After you serve the form
The defendant has 14 days to acknowledge the claim and 28 days to respond.
They can ask for more time to reply (up to 3 months).
If they don’t respond or defend the claim you can ask the court to decide the case in your favour.
If they defend the claim you will have the chance to reply to their points.
Case management conference
The court will arrange a ‘case management conference’ to discuss the next steps.
The conference is a meeting to agree on the date for the hearing, and how the case will be handled.
The judge will ask you about:
- the value of the dispute
- what you’ve spent so far on the case
- which experts you’d like to use
You and the defendant may be asked to use the same experts, to save on costs.
You will also be given a timetable for producing documents and making other arrangements, such as lining up witnesses.
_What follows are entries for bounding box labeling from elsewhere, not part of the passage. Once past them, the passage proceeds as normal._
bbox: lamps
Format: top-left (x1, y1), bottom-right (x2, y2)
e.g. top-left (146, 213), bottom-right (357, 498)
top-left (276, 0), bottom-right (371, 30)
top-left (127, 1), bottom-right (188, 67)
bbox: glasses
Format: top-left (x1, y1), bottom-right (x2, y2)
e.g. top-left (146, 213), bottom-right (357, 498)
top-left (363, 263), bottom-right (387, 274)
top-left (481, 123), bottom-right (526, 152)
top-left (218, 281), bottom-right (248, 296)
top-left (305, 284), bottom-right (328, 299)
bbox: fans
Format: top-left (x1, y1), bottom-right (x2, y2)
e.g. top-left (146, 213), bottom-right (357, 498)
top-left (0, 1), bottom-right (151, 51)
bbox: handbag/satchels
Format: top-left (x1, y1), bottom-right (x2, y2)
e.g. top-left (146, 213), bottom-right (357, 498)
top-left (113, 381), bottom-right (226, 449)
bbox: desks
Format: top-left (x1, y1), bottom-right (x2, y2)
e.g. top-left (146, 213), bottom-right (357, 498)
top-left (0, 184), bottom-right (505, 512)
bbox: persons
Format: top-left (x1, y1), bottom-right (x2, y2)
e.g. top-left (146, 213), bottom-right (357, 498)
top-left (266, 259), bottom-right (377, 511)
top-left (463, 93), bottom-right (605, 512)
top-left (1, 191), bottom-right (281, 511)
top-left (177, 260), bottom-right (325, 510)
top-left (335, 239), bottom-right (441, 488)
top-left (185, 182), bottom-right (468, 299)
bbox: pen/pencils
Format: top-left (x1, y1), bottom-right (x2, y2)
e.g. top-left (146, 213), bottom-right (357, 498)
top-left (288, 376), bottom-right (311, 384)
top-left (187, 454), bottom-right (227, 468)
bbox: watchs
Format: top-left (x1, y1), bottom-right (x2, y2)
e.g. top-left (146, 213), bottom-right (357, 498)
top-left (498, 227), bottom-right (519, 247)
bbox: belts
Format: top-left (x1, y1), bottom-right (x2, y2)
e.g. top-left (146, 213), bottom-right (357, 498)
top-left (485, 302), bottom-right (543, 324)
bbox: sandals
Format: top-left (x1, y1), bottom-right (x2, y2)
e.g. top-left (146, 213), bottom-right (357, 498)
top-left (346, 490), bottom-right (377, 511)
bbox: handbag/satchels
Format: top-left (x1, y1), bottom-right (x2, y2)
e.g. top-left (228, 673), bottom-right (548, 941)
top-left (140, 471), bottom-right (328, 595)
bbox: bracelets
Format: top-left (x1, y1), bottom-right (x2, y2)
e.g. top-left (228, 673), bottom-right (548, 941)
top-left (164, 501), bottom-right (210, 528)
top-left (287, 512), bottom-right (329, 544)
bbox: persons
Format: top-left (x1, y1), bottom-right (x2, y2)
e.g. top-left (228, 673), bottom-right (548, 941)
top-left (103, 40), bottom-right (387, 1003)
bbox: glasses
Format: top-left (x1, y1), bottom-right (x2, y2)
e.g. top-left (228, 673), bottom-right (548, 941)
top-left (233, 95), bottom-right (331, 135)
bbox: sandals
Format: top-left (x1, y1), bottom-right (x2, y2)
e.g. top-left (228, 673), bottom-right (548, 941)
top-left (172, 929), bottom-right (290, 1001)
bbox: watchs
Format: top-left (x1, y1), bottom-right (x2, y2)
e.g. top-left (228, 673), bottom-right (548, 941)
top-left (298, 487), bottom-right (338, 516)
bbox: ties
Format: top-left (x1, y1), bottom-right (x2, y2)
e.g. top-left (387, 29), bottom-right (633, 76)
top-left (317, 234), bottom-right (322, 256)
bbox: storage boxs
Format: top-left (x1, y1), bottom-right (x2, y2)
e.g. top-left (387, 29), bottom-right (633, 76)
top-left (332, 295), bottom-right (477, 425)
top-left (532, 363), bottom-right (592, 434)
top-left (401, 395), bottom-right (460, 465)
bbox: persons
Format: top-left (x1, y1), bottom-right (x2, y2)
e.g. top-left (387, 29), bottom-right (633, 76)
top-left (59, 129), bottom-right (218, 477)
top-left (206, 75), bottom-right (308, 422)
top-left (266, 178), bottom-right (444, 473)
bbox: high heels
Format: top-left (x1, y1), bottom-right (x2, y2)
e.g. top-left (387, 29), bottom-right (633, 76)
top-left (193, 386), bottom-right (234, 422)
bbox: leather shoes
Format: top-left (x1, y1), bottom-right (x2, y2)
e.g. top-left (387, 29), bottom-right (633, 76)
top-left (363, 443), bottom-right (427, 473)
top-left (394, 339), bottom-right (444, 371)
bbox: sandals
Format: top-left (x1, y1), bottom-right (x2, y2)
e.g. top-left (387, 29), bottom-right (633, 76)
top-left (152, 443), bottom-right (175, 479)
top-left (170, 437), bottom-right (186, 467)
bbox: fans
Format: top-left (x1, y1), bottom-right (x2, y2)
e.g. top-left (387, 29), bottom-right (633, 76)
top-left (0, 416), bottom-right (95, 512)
There may be a follow-up ‘pre-trial review’ meeting, to check you’re ready for the hearing.
Your hearing will usually be attended by:
- a circuit, district or High Court judge or a recorder – who will decide your case
- the defendant and their lawyer
- you and your lawyer
- any witnesses and experts
During the trial, your lawyer will have the chance to:
- make opening and closing statements
- call expert witnesses
- present expert reports
- question the witnesses
The courtroom will usually be open to the public.
In most cases you won’t find out the judge’s decision on the day of the hearing.
The court will usually send you a copy of the draft judgment, to check for typos or other textual errors.
The judge or registrar will then formally issue the judgment.
If you disagree with the decision
Include your reasons for appealing.
Find out more about appealing to the Court of Appeal.
Details of hearings for the next day are published on the daily cause list.
Decisions on previous cases
The court’s decisions on earlier cases are published on the British and Irish Legal Information Institute (BAILII) website.